Tom Kingsbury, the new CEO of Kohl’s met with analysts to discuss the results of his company. It was clear that he had rolled up his sleeves to change the momentum of the company in the future. The company reported a drop in revenues of 7.7% in the fourth quarter 2022. For the quarter the company reported a net loss of $302 million ($2.49) a share compared to a gain of $299 million or $2.20 per diluted shares in 2022
Fiscal year 2022 results were equally difficult. Net sales decreased 7.3% to $17.2 billion. Gross margin was 33.2% as a percentage of total revenues. SG&A expense increased 2.0% year over year to $5.6 billion. Net loss was 19 million ($0.15) per diluted share. This compared to 2021 income of $938 million, or $6.32 per diluted share. Operating cash flow was $282 million.
Kingsbury said that the company has already taken some actions that will are expected to lead to major improvement. One is the appointment of Dave Alves as president and Chief Operating Officer (COO), and also Nick Jones as Chief Merchandising and Digital Officer. Both men will report soon to fill the positions.
Beginning in the fourth quarter the company took some proactive measures to clear inventory, and he promised that the company will plan inventory down to mid-single digits going forward. The merchandising and marketing departments were realigned in January 2023.
In Kingsbury’s refocusing the strategy of the company he will continue to stress clear value messages as well as Sephora. The latter brings young people to the stores. 650 Sephora units are now open, 200 will open during the current second and third quarters for a total of 850 units, They are 2,500 square feet in size. In addition 50 smaller Sephora units will open and Kohl’s will, by 2025, have a Sephora unit in all their stores.
Kingsbury also reflected on customers needs and wants and that the company will strive to have merchandise that is in demand. 30% of the company’s sales are digital and 55% of the company sales are national brands.
Sales in the fourth quarter were down 7% due to reduced traffic and lower units per transaction. Sales were down in the high single-digits for national brands, while private labels including Sonoma, Croft & Barrow, Tek Gear and Lauren Conrad had relatively flat sales.
The company anticipates lower freight costs and other expense savings in the coming year. They will also test every day low price policy selectively to see whether Kohl’s customers like the idea. As a counterpoint, management expects that merchandise costs will still rise in the current year.

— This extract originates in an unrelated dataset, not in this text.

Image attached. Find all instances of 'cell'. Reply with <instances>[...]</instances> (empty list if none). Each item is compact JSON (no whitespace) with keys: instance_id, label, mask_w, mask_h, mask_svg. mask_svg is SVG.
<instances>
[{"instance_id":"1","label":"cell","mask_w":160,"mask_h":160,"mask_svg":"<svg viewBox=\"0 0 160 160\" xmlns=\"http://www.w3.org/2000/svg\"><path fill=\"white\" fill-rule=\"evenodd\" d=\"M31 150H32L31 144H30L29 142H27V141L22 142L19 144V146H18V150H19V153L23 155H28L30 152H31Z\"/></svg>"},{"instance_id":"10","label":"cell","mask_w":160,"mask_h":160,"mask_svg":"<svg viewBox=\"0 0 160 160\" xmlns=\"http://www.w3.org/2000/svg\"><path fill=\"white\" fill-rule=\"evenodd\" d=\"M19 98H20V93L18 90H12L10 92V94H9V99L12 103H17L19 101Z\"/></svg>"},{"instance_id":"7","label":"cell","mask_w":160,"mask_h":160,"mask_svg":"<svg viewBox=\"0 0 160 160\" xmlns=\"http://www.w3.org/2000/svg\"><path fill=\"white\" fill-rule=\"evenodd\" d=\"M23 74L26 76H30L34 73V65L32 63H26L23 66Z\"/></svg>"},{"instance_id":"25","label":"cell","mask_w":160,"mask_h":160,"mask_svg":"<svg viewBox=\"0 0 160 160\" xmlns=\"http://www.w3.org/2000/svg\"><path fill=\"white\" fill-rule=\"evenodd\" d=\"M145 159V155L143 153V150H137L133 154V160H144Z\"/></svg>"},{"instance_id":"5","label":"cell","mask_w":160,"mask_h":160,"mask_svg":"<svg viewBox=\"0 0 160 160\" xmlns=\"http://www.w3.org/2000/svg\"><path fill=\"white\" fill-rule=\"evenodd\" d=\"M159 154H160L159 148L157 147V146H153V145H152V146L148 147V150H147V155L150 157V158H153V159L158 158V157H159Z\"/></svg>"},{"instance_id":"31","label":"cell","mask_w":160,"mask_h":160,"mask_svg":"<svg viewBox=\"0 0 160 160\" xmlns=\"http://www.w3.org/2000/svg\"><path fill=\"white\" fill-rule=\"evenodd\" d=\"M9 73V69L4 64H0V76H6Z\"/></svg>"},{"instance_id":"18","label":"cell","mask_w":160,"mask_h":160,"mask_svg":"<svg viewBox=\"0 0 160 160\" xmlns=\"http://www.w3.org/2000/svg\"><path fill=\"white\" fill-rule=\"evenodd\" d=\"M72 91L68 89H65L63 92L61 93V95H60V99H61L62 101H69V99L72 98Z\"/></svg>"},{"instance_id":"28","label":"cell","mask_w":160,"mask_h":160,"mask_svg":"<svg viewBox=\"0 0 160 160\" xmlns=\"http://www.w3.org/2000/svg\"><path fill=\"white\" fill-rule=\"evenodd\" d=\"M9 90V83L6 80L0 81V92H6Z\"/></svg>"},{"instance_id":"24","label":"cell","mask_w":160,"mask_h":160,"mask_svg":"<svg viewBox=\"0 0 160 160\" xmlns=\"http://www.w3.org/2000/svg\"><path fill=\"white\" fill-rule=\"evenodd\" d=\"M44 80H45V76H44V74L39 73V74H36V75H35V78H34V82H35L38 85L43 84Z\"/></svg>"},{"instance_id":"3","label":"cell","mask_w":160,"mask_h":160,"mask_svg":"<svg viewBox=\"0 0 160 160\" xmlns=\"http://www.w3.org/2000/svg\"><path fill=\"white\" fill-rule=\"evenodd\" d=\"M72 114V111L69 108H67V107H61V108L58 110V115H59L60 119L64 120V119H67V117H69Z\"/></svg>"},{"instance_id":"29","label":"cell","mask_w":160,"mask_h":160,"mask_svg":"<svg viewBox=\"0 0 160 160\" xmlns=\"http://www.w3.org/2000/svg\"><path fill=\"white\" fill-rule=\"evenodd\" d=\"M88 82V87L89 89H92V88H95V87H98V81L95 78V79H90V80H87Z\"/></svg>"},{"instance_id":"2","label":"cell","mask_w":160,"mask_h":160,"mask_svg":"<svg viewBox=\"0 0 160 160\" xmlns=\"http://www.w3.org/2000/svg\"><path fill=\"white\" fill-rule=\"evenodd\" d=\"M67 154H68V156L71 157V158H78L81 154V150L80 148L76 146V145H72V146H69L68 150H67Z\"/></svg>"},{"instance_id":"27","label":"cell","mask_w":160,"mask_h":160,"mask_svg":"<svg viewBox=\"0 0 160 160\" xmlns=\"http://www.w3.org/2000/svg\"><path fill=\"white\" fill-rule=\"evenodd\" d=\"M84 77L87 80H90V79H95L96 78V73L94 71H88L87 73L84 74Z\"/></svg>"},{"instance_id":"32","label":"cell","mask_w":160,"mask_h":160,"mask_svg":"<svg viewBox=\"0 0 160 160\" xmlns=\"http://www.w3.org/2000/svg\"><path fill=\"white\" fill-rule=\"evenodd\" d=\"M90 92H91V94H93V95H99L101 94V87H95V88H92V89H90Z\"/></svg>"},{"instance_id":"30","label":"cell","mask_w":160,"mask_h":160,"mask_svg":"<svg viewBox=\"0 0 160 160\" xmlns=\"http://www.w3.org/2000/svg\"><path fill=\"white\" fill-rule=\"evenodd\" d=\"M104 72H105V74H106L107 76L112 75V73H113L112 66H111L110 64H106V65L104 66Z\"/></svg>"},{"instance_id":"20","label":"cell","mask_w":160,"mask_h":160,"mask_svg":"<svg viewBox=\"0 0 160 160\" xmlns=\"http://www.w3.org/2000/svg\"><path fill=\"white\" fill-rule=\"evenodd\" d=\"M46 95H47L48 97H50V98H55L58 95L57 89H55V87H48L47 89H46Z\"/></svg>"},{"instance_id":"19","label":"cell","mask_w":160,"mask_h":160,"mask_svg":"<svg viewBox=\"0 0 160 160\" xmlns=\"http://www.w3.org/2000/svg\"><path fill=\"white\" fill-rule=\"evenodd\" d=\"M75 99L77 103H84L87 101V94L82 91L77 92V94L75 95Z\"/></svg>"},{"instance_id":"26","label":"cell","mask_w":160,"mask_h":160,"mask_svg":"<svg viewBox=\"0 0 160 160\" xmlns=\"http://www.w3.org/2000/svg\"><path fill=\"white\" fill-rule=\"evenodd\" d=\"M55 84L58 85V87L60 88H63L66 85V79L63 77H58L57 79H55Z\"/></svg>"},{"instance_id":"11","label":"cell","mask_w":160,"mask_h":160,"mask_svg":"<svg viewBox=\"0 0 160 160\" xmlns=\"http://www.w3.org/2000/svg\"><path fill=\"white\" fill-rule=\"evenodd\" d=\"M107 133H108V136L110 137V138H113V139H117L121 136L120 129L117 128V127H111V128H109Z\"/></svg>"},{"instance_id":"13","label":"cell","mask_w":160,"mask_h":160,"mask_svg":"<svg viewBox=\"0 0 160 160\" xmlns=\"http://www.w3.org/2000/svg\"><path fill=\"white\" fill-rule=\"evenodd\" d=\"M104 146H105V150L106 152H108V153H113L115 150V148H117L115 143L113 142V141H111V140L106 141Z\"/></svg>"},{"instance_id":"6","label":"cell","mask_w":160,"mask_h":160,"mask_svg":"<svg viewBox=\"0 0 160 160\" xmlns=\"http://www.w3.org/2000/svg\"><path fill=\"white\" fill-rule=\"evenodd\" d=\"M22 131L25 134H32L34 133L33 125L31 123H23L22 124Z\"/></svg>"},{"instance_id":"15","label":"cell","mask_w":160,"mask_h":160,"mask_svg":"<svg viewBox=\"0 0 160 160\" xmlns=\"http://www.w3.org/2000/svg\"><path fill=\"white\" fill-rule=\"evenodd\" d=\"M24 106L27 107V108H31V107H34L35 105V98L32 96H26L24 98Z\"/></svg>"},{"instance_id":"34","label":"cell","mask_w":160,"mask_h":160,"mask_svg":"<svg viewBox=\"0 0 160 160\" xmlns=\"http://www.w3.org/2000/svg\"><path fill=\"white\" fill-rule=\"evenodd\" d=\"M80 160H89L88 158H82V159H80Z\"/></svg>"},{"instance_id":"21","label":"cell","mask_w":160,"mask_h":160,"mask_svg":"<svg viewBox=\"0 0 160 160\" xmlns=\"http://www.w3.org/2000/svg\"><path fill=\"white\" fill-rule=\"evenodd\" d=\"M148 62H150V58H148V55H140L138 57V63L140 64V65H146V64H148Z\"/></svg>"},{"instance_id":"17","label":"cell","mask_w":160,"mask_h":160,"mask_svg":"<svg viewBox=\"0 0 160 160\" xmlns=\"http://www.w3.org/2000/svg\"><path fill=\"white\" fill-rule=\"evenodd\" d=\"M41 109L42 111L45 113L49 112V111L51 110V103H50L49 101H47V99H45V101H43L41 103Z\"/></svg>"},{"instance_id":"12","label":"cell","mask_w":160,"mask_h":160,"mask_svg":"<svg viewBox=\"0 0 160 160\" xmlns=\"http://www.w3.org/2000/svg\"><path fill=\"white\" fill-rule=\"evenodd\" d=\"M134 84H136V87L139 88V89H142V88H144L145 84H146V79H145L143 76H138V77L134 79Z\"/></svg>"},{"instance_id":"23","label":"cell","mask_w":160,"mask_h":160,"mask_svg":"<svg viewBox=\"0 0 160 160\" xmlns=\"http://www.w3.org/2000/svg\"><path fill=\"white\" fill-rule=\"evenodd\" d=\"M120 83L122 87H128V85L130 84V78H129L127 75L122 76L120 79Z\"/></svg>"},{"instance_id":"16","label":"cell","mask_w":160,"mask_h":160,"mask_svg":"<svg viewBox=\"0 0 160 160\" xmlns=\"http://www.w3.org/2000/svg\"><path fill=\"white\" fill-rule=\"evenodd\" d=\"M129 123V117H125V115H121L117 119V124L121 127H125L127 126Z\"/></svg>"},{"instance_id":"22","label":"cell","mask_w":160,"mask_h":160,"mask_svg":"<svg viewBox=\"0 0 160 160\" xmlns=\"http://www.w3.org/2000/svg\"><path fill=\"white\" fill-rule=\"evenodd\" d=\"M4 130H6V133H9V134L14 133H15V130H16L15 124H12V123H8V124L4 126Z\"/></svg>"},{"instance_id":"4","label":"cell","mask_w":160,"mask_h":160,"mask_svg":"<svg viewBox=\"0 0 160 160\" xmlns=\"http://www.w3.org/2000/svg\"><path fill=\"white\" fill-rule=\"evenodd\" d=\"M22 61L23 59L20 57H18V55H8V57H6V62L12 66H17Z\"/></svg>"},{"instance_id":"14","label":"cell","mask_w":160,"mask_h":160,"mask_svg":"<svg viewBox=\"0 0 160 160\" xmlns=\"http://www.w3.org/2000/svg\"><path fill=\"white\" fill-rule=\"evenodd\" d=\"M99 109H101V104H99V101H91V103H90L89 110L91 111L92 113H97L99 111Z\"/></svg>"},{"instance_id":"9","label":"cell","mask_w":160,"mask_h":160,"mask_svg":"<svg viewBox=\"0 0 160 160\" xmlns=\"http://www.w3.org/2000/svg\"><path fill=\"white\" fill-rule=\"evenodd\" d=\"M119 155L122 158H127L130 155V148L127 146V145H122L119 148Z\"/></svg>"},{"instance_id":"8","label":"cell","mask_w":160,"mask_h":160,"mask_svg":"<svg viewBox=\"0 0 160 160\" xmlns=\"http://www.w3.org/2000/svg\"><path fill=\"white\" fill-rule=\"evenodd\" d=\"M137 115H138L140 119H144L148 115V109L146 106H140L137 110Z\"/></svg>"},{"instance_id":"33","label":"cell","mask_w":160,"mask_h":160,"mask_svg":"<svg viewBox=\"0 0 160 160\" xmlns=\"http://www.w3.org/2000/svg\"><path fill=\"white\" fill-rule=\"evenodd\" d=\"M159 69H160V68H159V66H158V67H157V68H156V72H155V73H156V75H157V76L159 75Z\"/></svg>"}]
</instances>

Kingsbury said: “Kohl’s fourth quarter results reflect meaningful proactive measures we took to better position the business for 2023 as well as sales pressure driver by the ongoing inflationary environment. Kohl’s has solid foundation and a highly motivated team with a set of priorities to capitalize on what I see as a sustaining difference in the retail landscape.”
Kingsbury continued: “Our efforts to drive the business are already underway, we are refining our strategy and re-establishing merchandise disciplines with focus a customer-centric focus across the organization. I am confident that our efforts will drive improved and more consistent sales and earnings performance over the long term.”
POSTSCRIPT: Management project earnings for 2023 of $2.10 to $2.70 per share. This wide basically suggests that at this early date Kohl’s is fighting for a strong come-back but is trying to keep its options open. The next two quarters will be weak and earnings below last year as the company disposes of marked-down merchandise. It will be in the fall and winter when Kingsbury’s direction will take hold, when new merchandise will be available in all stores and a new era will begin.